提示文
ホワイトボードに書かれたレジリエンスの6つの要素

レジリエンスとは、困難な状況から気持ちを立て直す、精神的な回復力のことを言います。昨今のビジネスシーンでもレジリエンスの向上が重視されています。ここでは、レジリエンスの意味・定義と、ビジネスにおける重要性について押さえておきましょう。

レジリエンスとは困難な状況から回復する精神力

本来、レジリエンス(resilience)とは心理学用語であり、しなやかな強さ、精神的回復力、復元力などとも訳され、挫折や苦境から回復する精神的な力という意味を持ちます。ビジネス現場においては、想定外のできごとに対し、冷静かつ臨機応変に対応できる力や新しい環境、変化、多様な状況に対し、しなやかに対応できる力として捉えられています。

レジリエンスを兼ね備えた人は、心身ともに健康な状態が続き、仕事上で困難なことや、未経験の業務を任された時にも、上手に乗り越えられるのが特徴です。そのため、レジリエンスはストレス社会をしなやかに生き抜く上で重要なスキルと言えるでしょう。

課題
1. 提示文によると、レジリエンスはもともとどの分野の用語か。
2. 提示文から、「レジリエンスとは、困難な状況」から「る力として捉えられています。」までを、その語句も含めてそのまま抜き出せ。

データ一覧
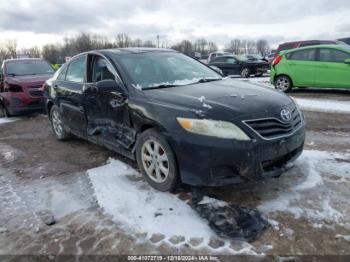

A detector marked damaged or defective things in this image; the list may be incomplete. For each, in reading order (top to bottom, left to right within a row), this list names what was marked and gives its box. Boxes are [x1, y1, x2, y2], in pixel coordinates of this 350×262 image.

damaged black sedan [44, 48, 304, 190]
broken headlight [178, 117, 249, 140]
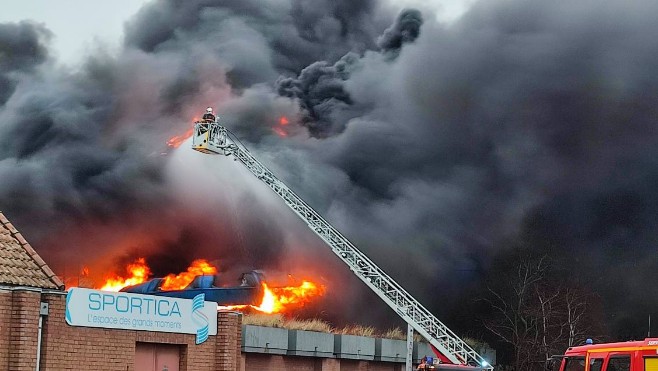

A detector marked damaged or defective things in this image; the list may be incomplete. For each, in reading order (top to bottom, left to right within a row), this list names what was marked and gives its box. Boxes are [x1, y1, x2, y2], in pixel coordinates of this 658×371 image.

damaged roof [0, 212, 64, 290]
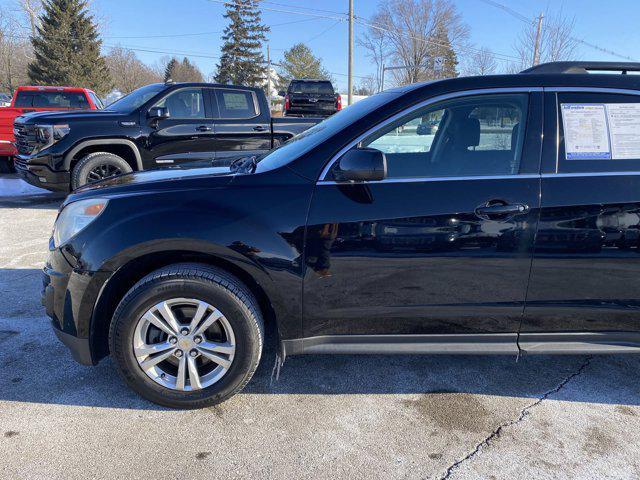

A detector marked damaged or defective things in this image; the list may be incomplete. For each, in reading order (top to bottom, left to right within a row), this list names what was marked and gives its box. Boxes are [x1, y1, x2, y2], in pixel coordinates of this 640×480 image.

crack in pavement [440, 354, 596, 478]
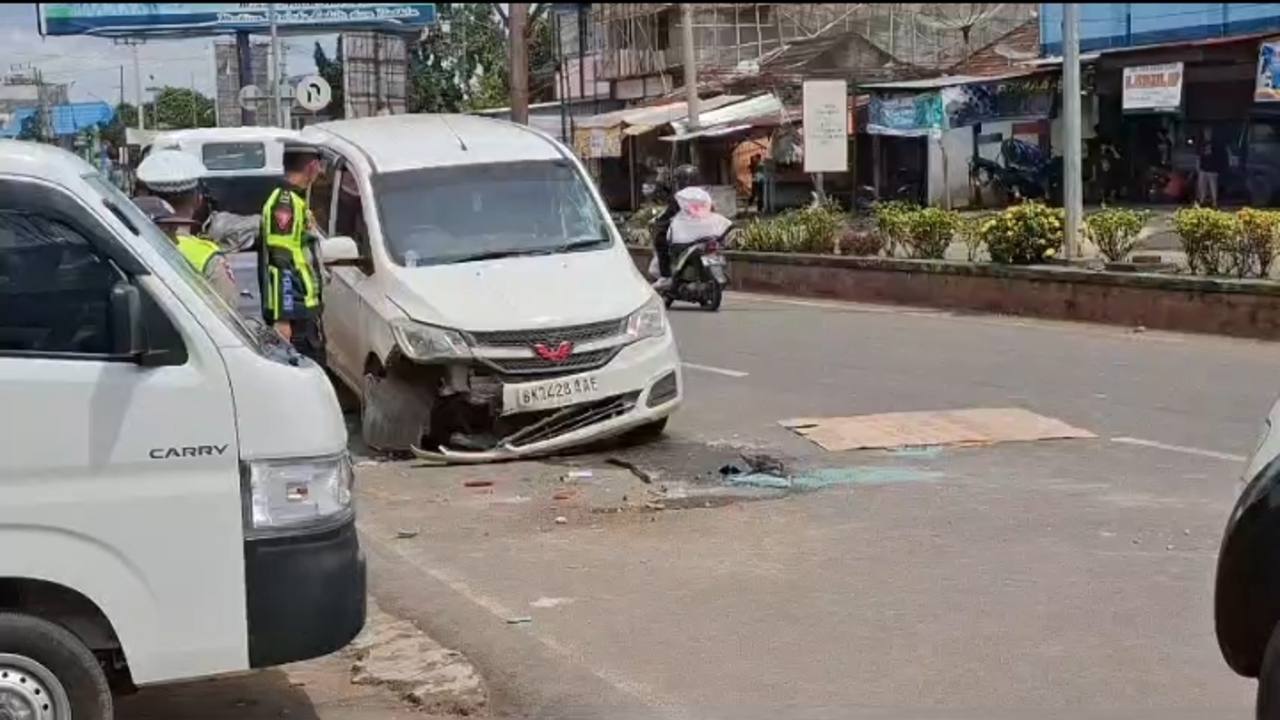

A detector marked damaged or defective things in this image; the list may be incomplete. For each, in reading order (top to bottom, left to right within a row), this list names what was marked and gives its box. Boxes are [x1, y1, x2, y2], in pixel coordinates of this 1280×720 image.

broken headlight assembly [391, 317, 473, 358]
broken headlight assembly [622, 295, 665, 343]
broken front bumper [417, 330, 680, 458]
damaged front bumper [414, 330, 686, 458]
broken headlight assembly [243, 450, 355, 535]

解答
1. 心理学の用語である。

2.
レジリエンスとは、困難な状況から気持ちを立て直す、精神的な回復力のことを言います。昨今のビジネスシーンでもレジリエンスの向上が重視されています。ここでは、レジリエンスの意味・定義と、ビジネスにおける重要性について押さえておきましょう。

レジリエンスとは困難な状況から回復する精神力

本来、レジリエンス(resilience)とは心理学用語であり、しなやかな強さ、精神的回復力、復元力などとも訳され、挫折や苦境から回復する精神的な力という意味を持ちます。ビジネス現場においては、想定外のできごとに対し、冷静かつ臨機応変に対応できる力や新しい環境、変化、多様な状況に対し、しなやかに対応できる力として捉えられています。